Question #7: Using the code above as a starting point, simulate the results of all 133 shots taken by Kobe during the finals series under the independence model. Then, use the calc_streak and table functions to display your simulated results. (Hint: be sure to use the character strings “H” and “M” to denote your outcomes, otherwise calc_streak won’t work properly).

Question #8: Compare the distribution of the length of simulated streaks you obtained in Question #6 with that of the real streaks you found in Question #3. Do the results of this simulation support or refute the “hot hand” theory? Briefly explain.

$~$

Replication

Simulating an independent shooter once and comparing it to Kobe’s performance doesn’t provide sufficient evidence to determine whether the observed data are compatible with the independence model. Instead, we need to repeat this simulation many times and see if the real data appear to be sufficiently different from what we’d expect under the independence model.

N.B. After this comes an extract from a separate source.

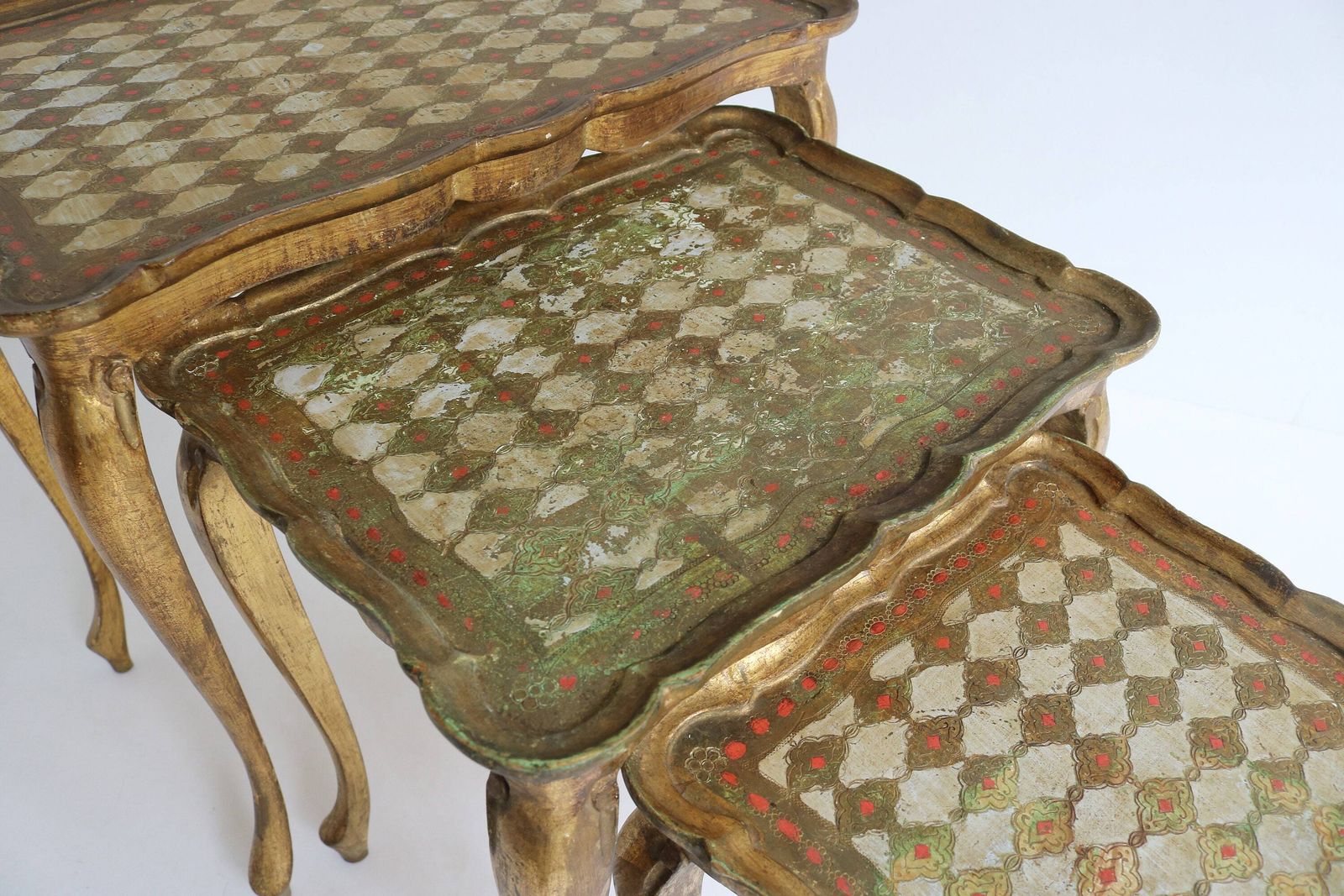 Graceful Set Of Three Italian Florentine Gold Hollywood Regency Wood Stacking Nesting Tables Additional Tables Side Tables Set Tables 1960s photo vintage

The histogram below displays the number of 3+ hit shooting streaks that occurred in 1,000 simulation repetitions (ie: there are 1000 values used to create this histogram, each being the number of 3+ streaks in a different simulation):

Question #9: Based upon the histogram, estimate the probability that Kobe has 10 or more shooting streaks of 3+ hits in a sequence of 133 shots (under the independence model).

Question #10: Compare the number of 3+ hit shooting streaks in the observed data with the distribution of such streaks that would be expected if his shots were independent. Do you believe Kobe’s final’s performance supports the notion that the “hot hand” is real? Briefly explain.